1121. IN CAMMINO – Incontro di fraternità

Noi sacerdoti e diaconi abbiamo deciso di incontrarci ogni tanto per un incontro di fraternità… cioè per parlare e pregare insieme senza l’assillo degli impegni/appuntamenti/riunioni ecc.

Non che questi ultimi siano inutili. Ci mancherebbe. Però talvolta questi appuntamenti appesantiscono la giornata e basta: si esce frastornati e frustrati perchè alle parole non seguono i fatti.

Mi spiego meglio. Il nostro intento, quando ci incontriamo nelle riunioni organizzative, è quello di studiare qualcosa per favorire la frequenza alla chiesa…

Invece ai desideri (la dizione è più precisa rispetto a “parole”) non seguono i fatti: siamo sempre meno in chiesa e non mi riferisco soltanto ai giovani ma anche agli adulti che praticano altre scelte.

Negli incontri di fraternità invece questo problema non si pone: cerchiamo soltanto di migliorare noi stessi sia dal punto di vista spirituale che amicale.

Stamani, ad esempio, dopo una breve revisione di vita a partire da una pagina di San Paolo ricorderemo all’altare i nostri confratelli defunti e poi ci fermeremo a pranzo insieme (io no, perché ho l’ennesima visita dal medico…).

Corro via. A domani.

1120. IN CAMMINO – Tempesta?

Stanotte non sono riuscito a riposare. Mi ha svegliato il vento, forte.

Per di più c’era la tenda di un negozio vicino che sbatteva in continuazione come già era successo anni indietro con la tempesta di vento che si era abbattuta sulla nostra cittadina – ricordate, vero? – con conseguente strage di alberi e case scoperchiate.

Prima ancora però mi ero già svegliato per un incubo (ricorrente) che mi vedeva correre dietro a un treno in partenza.

Ricordo questo dei bei tempi passati quando, studente a Bologna, non riuscivo mai a prendere la coincidenza per Pisa a causa del ritardo del treno proveniente da Milano.
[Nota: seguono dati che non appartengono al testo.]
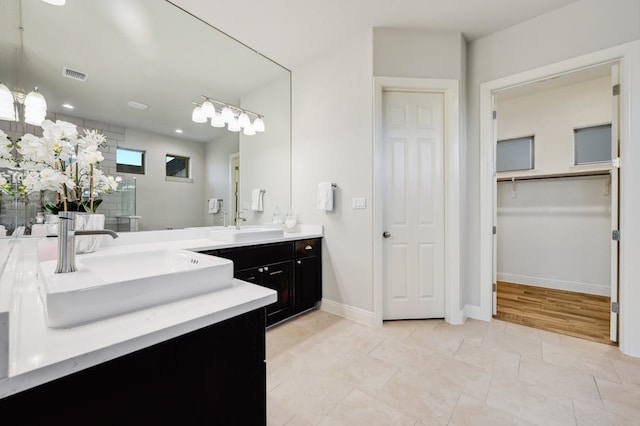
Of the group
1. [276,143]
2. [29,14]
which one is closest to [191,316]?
[29,14]

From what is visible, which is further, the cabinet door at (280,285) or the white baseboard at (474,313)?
the white baseboard at (474,313)

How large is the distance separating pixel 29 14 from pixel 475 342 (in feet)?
13.0

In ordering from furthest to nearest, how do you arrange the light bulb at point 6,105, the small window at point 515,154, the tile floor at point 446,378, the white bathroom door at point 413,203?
the small window at point 515,154, the white bathroom door at point 413,203, the tile floor at point 446,378, the light bulb at point 6,105

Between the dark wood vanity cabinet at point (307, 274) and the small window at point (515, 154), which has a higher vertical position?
the small window at point (515, 154)

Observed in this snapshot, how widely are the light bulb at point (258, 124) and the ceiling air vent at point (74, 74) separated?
1493 millimetres

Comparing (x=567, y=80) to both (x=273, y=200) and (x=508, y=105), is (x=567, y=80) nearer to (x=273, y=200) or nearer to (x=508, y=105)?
(x=508, y=105)

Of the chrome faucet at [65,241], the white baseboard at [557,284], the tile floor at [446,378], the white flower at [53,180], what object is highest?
the white flower at [53,180]

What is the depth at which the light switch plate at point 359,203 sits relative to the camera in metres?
2.70

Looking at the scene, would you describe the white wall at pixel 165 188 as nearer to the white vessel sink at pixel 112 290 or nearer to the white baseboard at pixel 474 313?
the white vessel sink at pixel 112 290

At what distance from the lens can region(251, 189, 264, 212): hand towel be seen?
312cm

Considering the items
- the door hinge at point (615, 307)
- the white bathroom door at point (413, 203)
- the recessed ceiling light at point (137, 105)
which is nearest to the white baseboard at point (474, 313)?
the white bathroom door at point (413, 203)

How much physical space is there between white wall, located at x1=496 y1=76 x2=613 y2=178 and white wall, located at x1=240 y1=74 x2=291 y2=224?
318 cm

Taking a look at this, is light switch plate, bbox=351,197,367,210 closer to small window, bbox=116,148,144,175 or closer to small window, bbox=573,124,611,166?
small window, bbox=116,148,144,175

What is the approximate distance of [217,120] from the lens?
2.70m
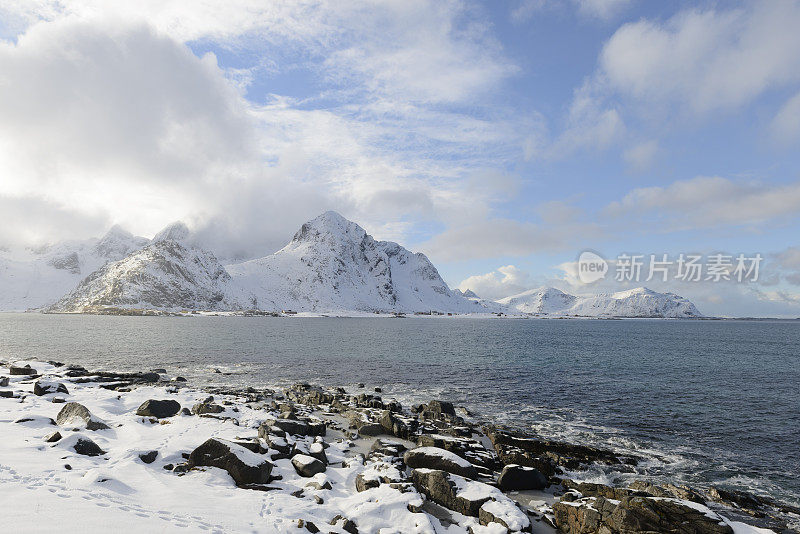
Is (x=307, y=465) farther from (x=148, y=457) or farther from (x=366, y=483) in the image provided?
(x=148, y=457)

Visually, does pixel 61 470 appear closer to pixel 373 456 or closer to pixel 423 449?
pixel 373 456

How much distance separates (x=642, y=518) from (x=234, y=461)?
1557cm

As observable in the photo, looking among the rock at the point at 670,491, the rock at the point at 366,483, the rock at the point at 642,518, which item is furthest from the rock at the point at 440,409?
the rock at the point at 642,518

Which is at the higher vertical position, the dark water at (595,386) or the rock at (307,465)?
the rock at (307,465)

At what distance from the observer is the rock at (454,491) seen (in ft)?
49.8

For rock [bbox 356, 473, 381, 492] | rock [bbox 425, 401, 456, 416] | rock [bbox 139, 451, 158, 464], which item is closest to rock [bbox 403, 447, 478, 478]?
rock [bbox 356, 473, 381, 492]

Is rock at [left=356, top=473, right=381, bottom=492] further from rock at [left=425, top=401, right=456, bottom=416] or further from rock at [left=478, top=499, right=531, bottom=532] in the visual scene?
rock at [left=425, top=401, right=456, bottom=416]

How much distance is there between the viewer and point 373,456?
20188 millimetres

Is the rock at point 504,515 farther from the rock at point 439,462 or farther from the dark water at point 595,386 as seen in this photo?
the dark water at point 595,386

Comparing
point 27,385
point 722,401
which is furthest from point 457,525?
point 722,401

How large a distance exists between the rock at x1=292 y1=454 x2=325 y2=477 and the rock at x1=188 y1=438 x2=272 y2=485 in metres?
1.46

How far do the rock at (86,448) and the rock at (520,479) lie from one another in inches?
710

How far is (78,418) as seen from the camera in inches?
814

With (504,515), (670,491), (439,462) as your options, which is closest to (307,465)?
(439,462)
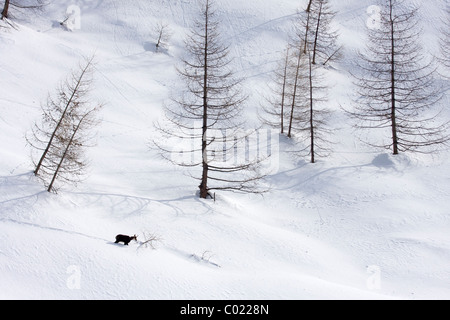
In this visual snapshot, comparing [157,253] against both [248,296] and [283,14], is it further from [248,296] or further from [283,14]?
[283,14]

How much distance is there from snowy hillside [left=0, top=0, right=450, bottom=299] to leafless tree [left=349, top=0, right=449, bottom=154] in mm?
1634

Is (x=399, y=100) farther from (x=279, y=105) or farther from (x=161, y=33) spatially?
(x=161, y=33)

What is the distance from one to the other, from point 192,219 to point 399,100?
15575mm

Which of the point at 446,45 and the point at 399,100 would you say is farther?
the point at 446,45

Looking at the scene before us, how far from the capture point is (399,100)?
57.3 ft

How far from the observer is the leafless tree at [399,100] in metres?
17.9

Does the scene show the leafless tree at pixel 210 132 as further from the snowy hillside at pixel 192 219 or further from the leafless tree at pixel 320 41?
the leafless tree at pixel 320 41

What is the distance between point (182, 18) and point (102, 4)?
41.8 feet

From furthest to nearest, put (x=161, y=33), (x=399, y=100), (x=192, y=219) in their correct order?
1. (x=161, y=33)
2. (x=399, y=100)
3. (x=192, y=219)

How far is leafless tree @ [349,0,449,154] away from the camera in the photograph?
17.9 metres

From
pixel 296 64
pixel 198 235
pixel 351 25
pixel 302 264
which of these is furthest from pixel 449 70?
pixel 198 235

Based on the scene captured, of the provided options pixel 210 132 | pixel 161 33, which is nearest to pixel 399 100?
pixel 210 132

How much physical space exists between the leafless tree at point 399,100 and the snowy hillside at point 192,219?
163cm

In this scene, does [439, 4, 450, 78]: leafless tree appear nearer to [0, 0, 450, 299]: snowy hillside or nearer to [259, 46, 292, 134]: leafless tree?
[0, 0, 450, 299]: snowy hillside
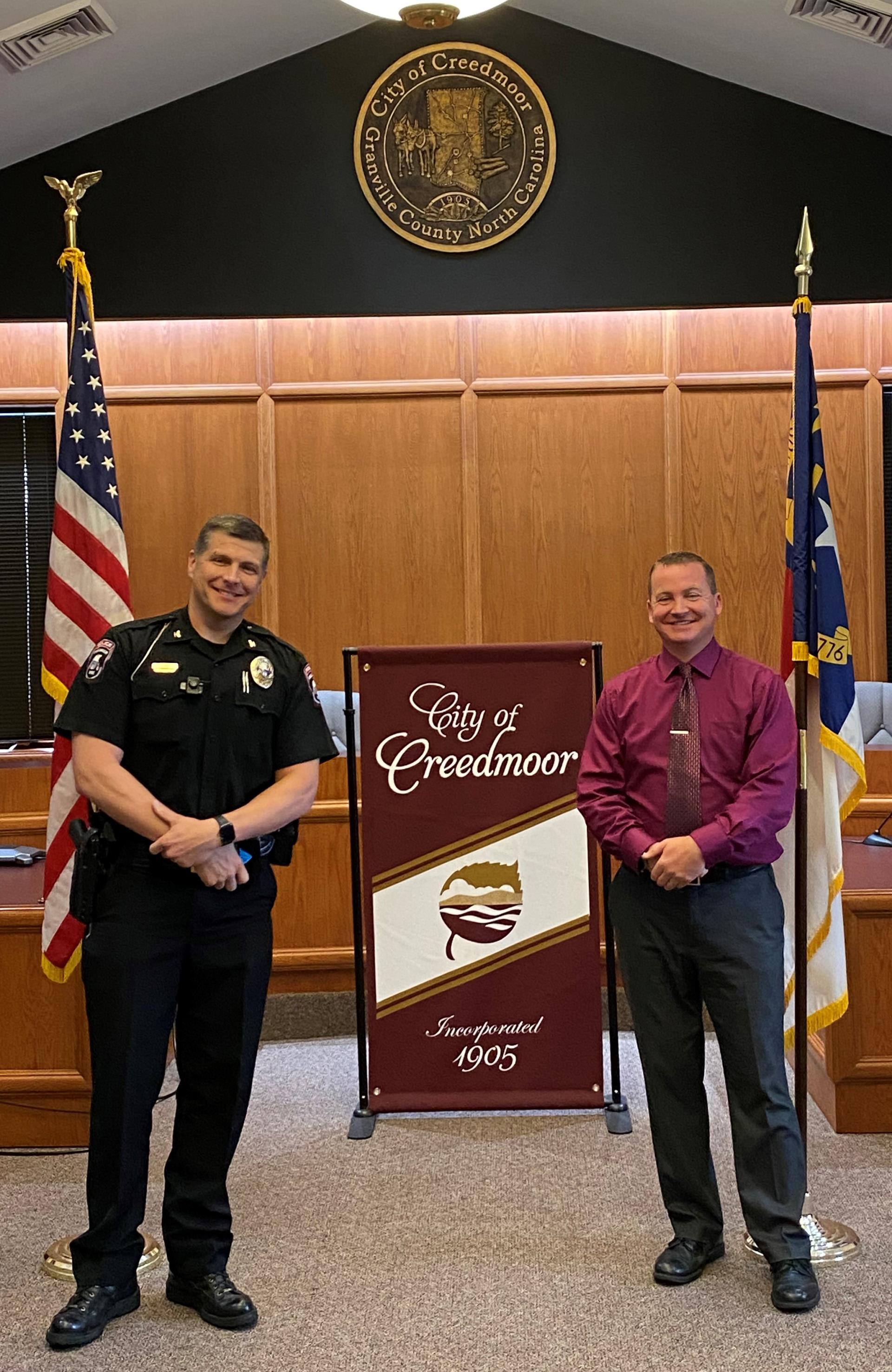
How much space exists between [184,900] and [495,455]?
4.01 m

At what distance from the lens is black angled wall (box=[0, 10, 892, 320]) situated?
18.6 ft

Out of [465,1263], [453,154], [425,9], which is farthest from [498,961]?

Rriuscivo soltanto a intravvedere le luci rosse del treno che, in perfetto orario, lentamente, lasciava la stazione di Firenze… e così, rassegnato, consumavo un panino aspettando il treno successivo (alle 22.30!)

Sogni, allucinazioni, incubi che tornano e ritornano… Dice che anche nel sonno il cervello continua a “lavorare” con pensieri, pulsioni, desideri, ricordi ecc. che ci impediscono di riposare bene. C’entrano poi anche gli ormoni ma nel mio caso ormai in misura minima!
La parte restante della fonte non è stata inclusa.